The biggest headlines in the Maldives this week came out of the People’s Majlis, beginning with the MNDF going into the parliament to block the entrance of two opposition MPs who had been stripped of their seats by the Supreme Court.
After some scuffles, Maldivian Democratic Party (MDP) MP Ali Azim was handed over to police, who subsequently extended his detention to 15 days.
Azim had arrived to take part in the emergency session which eventually passed a motion supporting the transition of presidential power to the speaker of the house should no president-elect be determined by November 11.
After calling on the MNDF to ignore the Supreme Court’s decision to remove Azim and Dhivehi Rayyithunge Party MP Mohamed Nashiz, Speaker Abdulla Shahid took the decision to appoint a serjeant at arms to oversee future security at the Majlis.
The constitutionally protected status of the Majlis premises was used to full advantage by MDP MP Hamid Abdul Ghafoor this week who sought sanctuary from arrest by police who wished to present him in court in relation to drug and alcohol offences.
The Majlis also found time this week to receive the MVR16.4 billion (US$1 billion) budget for 2014, as well as accepting a bill that would criminalise calling for, endorsing, or taking part in a tourism boycott.

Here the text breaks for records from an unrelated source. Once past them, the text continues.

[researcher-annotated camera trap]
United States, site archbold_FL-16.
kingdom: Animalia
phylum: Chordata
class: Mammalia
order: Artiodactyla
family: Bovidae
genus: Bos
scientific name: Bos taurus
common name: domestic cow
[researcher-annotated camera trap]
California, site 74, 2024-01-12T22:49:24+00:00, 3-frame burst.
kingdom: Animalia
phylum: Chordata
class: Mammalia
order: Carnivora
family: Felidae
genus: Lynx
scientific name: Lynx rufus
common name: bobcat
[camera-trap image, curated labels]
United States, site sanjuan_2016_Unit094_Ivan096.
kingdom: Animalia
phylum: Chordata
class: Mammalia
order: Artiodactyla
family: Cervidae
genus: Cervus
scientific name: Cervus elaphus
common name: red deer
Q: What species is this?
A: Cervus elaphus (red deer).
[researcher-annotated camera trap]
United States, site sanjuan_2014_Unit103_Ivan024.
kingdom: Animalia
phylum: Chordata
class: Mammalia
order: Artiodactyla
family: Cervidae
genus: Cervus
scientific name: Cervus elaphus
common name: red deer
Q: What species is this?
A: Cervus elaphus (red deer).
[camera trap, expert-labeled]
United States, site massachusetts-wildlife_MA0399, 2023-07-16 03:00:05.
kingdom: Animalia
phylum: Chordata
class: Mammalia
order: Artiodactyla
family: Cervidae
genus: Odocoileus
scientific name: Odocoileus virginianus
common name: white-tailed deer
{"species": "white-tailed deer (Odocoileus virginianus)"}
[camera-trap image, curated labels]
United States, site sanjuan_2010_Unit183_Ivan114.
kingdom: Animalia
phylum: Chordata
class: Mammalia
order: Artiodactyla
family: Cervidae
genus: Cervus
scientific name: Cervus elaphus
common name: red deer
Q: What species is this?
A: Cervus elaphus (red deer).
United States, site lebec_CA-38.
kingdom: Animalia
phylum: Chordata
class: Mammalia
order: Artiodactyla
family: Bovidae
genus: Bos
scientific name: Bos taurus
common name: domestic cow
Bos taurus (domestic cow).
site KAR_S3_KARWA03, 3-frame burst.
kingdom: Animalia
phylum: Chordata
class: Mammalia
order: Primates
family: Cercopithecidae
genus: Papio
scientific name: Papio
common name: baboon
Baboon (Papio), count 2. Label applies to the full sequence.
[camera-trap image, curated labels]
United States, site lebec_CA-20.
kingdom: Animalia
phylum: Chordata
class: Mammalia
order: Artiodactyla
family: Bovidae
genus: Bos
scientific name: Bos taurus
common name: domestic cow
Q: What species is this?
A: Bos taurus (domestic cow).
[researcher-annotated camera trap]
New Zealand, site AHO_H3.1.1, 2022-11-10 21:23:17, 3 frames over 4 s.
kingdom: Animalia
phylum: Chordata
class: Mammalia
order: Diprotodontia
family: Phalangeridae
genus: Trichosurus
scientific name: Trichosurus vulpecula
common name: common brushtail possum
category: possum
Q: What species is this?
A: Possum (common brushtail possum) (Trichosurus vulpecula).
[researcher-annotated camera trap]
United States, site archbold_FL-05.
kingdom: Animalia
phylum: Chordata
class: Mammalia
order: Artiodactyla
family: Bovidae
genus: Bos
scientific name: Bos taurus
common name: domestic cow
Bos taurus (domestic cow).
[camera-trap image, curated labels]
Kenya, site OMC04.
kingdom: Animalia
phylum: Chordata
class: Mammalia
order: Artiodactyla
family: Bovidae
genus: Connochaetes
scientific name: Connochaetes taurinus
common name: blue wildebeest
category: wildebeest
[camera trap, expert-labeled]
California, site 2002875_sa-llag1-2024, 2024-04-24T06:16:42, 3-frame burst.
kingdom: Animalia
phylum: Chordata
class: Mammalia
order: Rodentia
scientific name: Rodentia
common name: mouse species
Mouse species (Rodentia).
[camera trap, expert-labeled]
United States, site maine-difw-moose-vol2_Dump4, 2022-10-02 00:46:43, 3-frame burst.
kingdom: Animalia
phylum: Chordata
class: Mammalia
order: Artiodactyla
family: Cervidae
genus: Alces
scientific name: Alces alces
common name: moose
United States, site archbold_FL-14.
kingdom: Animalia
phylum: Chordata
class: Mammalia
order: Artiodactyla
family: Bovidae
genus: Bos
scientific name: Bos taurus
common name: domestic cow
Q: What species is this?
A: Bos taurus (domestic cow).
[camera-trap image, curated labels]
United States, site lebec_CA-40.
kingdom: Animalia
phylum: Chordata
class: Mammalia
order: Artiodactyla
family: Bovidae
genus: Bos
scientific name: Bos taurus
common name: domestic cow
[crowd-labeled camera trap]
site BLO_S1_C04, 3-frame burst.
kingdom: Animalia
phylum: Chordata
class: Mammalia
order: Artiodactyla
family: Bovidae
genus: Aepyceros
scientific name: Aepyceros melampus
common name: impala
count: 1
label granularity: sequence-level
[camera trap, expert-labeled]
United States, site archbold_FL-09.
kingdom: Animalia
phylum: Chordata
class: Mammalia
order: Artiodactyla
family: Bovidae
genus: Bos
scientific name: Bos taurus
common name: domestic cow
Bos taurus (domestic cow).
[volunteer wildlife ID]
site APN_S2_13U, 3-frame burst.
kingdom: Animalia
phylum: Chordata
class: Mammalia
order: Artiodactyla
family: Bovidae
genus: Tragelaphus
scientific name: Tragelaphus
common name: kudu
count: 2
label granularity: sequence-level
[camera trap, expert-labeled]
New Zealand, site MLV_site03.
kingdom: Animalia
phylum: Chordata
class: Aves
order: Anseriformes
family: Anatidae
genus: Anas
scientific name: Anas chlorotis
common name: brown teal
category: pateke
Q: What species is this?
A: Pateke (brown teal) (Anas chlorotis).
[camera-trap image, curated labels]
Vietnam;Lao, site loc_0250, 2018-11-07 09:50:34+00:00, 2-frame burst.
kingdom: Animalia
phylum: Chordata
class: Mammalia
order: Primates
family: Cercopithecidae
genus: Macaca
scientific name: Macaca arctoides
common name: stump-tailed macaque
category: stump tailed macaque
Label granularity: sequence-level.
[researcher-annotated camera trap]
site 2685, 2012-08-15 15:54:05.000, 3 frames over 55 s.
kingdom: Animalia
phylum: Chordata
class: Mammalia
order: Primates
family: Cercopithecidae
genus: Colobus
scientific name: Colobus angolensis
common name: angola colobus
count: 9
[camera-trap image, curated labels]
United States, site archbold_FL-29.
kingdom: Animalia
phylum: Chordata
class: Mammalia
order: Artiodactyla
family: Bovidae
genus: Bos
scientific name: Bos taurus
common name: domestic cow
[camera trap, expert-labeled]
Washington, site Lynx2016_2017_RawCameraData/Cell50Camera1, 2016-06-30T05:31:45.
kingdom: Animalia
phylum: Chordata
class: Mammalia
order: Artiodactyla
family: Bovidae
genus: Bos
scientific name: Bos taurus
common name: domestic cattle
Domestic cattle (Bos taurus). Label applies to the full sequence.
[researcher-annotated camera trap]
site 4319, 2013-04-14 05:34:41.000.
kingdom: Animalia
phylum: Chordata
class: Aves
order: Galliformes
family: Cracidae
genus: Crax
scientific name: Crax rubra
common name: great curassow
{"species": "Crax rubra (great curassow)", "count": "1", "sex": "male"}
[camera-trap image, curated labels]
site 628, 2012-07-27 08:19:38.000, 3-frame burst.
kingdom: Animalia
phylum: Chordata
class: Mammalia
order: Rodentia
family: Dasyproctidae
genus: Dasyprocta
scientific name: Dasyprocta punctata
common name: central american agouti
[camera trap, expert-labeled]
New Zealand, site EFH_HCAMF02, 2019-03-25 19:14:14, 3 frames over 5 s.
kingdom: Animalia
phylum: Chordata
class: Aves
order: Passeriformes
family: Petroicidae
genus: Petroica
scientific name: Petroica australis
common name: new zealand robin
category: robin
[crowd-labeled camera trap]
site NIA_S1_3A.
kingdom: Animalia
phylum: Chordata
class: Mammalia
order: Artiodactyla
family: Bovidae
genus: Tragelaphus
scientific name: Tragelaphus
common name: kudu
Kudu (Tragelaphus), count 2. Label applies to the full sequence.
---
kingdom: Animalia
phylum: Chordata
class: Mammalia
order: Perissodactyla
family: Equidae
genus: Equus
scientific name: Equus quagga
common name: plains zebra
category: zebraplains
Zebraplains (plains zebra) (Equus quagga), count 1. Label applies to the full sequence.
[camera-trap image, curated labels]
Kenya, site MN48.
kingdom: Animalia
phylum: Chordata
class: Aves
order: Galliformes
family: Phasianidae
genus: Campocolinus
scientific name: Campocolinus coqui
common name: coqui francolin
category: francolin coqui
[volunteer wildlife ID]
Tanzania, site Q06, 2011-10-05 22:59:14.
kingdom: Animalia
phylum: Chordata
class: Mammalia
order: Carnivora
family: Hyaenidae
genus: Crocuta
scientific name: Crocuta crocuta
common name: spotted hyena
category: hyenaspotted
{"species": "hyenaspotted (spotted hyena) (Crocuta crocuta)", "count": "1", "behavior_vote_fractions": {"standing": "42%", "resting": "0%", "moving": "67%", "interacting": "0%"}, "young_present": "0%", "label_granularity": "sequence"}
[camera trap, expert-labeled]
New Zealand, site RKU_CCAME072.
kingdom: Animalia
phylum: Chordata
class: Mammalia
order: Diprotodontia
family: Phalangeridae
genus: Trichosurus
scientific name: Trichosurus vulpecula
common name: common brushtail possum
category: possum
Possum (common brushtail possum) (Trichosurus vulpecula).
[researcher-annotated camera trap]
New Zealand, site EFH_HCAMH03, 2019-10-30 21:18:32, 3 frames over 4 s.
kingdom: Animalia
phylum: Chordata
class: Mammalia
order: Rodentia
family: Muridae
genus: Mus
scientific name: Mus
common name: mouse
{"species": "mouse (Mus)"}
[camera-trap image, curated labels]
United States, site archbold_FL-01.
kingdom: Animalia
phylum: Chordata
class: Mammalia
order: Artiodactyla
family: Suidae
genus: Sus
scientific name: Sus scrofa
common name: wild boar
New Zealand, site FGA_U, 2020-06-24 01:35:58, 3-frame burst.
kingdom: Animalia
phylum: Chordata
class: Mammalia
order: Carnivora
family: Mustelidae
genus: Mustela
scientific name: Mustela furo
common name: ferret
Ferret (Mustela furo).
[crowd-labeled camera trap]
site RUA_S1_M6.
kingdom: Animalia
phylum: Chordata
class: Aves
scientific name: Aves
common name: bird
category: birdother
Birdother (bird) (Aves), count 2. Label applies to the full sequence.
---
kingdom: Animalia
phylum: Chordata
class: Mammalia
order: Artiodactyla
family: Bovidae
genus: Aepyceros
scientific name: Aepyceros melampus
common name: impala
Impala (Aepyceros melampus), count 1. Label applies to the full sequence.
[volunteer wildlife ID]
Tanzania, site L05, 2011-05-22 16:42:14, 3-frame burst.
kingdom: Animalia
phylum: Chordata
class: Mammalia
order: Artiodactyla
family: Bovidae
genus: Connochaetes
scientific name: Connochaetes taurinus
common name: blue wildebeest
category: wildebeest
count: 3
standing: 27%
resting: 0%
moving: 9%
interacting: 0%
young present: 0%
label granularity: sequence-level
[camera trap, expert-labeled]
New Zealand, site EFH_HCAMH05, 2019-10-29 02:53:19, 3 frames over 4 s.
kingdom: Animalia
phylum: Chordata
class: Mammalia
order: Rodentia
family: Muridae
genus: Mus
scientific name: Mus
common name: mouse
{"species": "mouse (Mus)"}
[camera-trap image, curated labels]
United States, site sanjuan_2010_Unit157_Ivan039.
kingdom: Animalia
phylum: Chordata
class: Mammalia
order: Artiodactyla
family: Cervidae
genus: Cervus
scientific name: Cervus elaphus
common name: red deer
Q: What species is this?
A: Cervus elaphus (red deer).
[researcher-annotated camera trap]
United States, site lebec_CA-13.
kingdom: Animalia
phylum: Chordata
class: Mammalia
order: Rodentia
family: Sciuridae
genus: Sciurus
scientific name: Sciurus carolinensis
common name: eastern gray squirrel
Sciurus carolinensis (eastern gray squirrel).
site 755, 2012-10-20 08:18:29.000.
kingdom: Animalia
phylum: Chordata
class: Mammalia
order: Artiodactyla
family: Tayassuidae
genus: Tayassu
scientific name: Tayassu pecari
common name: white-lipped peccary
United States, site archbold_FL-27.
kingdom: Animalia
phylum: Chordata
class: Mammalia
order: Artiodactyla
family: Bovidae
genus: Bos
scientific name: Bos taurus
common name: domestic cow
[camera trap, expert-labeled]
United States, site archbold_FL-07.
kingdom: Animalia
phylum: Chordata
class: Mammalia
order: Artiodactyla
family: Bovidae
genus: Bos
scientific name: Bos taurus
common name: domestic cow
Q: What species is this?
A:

One person not present in the Majlis this week was now-former Attorney General Azima Shukoor, who was removed in a unanimous vote of no-confidence. This day’s proceedings were not without additional incident, however, as mysterious pills – rumoured to be laxatives – were found in a Majlis’ coffee machine.
The week’s events will not have reassured the Secretary General of the Inter-Parliamentary Union, who wrote to Speaker Shahid requesting an urgent visit to the country to assess the situation.
MPs were not the only ones feeling persecuted this week, as Supreme Court took aim at MDP aligned broadcaster Raajje TV for allegedly defaming its reputation. The station – decimated in an arson attack earlier this month – also reported fresh threats against its premises.
The Maldives Media Council and Reporters Without Borders joined station management in arguing that the police were acting outside of their mandate, encroaching upon an investigation that rightly fell within the purview of the broadcasting commission.
Chief Justice Ahmed Faiz warned media outlets that action would be taken against anyone found to be reporting “invalid information, if it relates to courts or judges”.
After levelling similar accusations against the police in relation the delayed election, the Human Rights Commission this week told Minivan News that it felt the police were now attempting to intimidate its staff.
It was the Supreme Court itself, however, that came in for the most stinging criticism this week as UN High Commissioner for Human Rights Navi Pillay launched an offensive on the apex bench, accusing it of “interfering excessively in the Presidential elections”.
After being accused of “subverting the democratic process”, the Chief Justice quickly hit back, labelling Pillay’s comment “irresponsible” and “poorly researched”.
Reputation at stake
The UK’s Foreign and Commonwealth Office also expressed its concern this week that repeated delays to the presidential election could hurt the Maldives’ economy as well as its international reputation – something not helped by an attack on the Indian High Commissioner’s official vehicle.
FCO minister Hugo Swire urged stakeholders to allow the Elections Commission “the space needed” to prepare for the elections – a request not heeded by either the government nor the presidential candidates who pleaded with the EC to move polls forward in order to avoid the impending constitutional void.
The Elections Commissioner responded that an expedited poll was not possible, regardless of any amount of government assistance – not even the police’s new-found ability to verify fingerprints at 25 times its previous speed.
Commissioner Fuwad Thowfeek also revealed that the EC had found at least four of the 18 people deemed dead by the Supreme Court annulment to be alive and “quite fed up”.
MDP candidate Mohamed Nasheed told the press of diplomatic murmurings regarding likely economic sanctions should no new president be found by November 11.
He went on to suggest the way out of the impasse might be for either one of the three candidates to pull out of the poll, or for the Supreme Court to un-annul the first round – making the November 9 poll a two horse race.
Finally, the World Economic Forum’s gender gap index found the Maldives a mediocre place to be a woman, with the country scoring highly in terms of education and health but falling behind in economic and political parity.